◆ **Prompt**:
Copy the lines below word for word, beginning at the line that contains "How much distance" and stopping after the line that contains "How far is [172,21]". Leave the pictures out of your copy.

◆ **Task material**:
▼▼▼

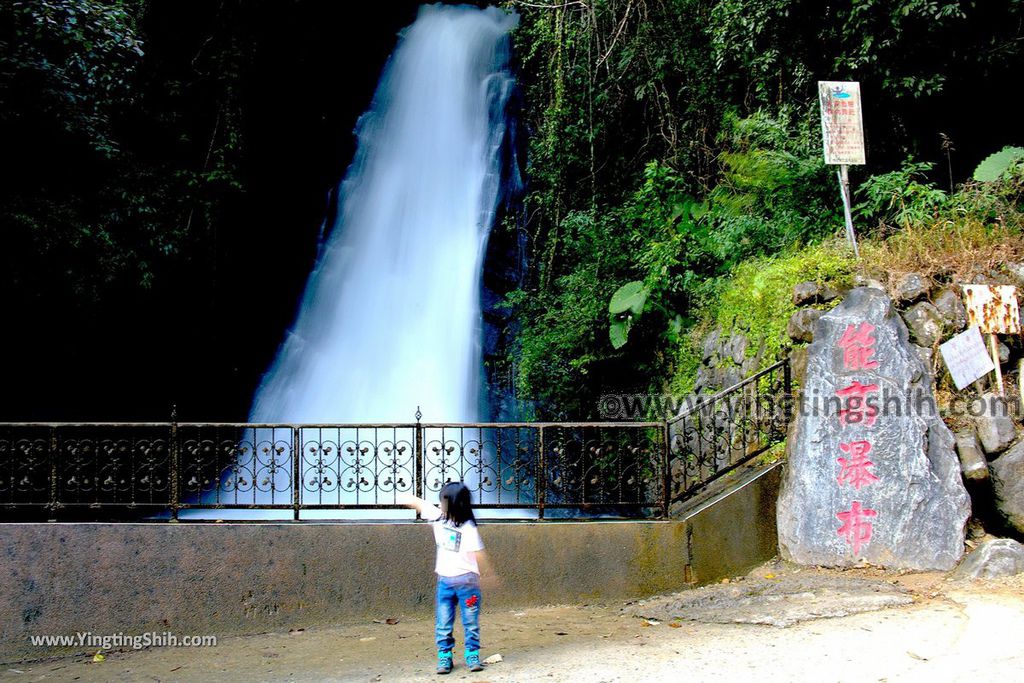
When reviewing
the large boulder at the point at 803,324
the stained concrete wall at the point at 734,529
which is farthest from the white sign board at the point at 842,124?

▲▲▲
▼▼▼

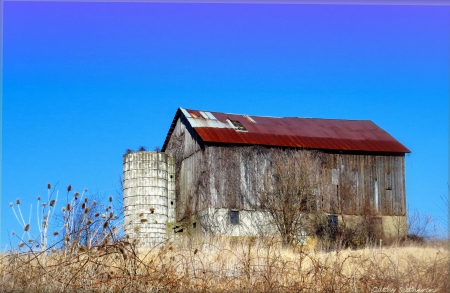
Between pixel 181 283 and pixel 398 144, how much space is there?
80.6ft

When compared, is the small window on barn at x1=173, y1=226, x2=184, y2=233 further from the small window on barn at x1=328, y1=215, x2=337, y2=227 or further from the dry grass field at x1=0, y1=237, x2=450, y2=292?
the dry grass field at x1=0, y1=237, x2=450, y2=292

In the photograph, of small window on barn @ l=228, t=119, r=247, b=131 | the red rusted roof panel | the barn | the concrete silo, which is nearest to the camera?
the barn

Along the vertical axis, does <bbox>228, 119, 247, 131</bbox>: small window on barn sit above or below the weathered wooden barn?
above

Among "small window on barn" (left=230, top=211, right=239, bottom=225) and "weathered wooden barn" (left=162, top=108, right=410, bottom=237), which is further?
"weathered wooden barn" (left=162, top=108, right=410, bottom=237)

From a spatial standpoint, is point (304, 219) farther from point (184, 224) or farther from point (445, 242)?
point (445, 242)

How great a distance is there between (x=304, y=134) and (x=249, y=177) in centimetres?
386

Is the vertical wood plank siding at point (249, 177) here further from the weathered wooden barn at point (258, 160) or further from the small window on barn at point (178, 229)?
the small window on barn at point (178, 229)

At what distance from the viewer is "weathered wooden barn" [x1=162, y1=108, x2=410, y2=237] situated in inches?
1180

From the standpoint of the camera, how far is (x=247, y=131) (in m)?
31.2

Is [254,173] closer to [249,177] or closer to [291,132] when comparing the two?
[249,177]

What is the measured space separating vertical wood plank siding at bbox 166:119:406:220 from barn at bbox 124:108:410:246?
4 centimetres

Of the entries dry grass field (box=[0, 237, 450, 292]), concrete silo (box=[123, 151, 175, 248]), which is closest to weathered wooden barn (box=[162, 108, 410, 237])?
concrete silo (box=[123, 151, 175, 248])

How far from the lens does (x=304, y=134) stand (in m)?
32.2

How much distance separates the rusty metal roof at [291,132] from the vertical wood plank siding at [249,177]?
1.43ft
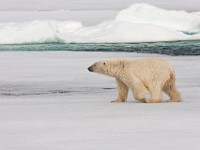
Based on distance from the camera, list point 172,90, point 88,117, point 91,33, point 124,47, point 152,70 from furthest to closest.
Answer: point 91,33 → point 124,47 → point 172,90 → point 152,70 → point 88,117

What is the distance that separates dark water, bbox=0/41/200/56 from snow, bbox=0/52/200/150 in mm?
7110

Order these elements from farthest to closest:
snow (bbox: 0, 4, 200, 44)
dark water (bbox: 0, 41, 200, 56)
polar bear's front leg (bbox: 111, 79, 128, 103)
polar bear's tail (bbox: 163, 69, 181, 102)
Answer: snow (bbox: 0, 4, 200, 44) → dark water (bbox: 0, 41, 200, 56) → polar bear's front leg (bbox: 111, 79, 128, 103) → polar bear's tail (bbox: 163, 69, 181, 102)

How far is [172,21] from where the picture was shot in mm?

▲▲▲

◆ **Worked answer**:
How much distance separates the rusty metal roof at [291,132] from the vertical wood plank siding at [249,177]?
1.43ft
Based on distance from the camera, list point 172,90, point 88,117, point 91,33, point 124,47, point 152,70 from furthest to closest.
Answer: point 91,33 → point 124,47 → point 172,90 → point 152,70 → point 88,117

What is the distance that separates dark water, bbox=0/41/200/56 from snow, bbox=0/52/200/150 in mm?
7110

Order these elements from farthest to closest:
snow (bbox: 0, 4, 200, 44)
dark water (bbox: 0, 41, 200, 56)
polar bear's front leg (bbox: 111, 79, 128, 103)
polar bear's tail (bbox: 163, 69, 181, 102)
Answer: snow (bbox: 0, 4, 200, 44) → dark water (bbox: 0, 41, 200, 56) → polar bear's front leg (bbox: 111, 79, 128, 103) → polar bear's tail (bbox: 163, 69, 181, 102)

How far is [172,21] from where the picture was shot in mm?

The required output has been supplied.